Exercise brief:
Look below for the line with "Female hand holding" and the line with "Happy kid in". Copy exactly those two lines and every line between, but not the pictures.
===== Raw data =====
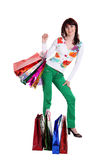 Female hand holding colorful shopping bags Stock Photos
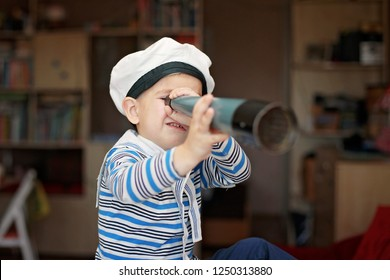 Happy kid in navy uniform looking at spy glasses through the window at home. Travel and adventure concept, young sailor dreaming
=====
===== Raw data =====
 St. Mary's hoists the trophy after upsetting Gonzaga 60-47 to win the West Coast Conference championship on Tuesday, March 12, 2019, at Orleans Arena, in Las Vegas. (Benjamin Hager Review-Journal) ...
=====
Exercise response:
 Female hand holding colorful shopping bags Stock Photos
 Happy kid in navy uniform looking at spy glasses through the window at home. Travel and adventure concept, young sailor dreaming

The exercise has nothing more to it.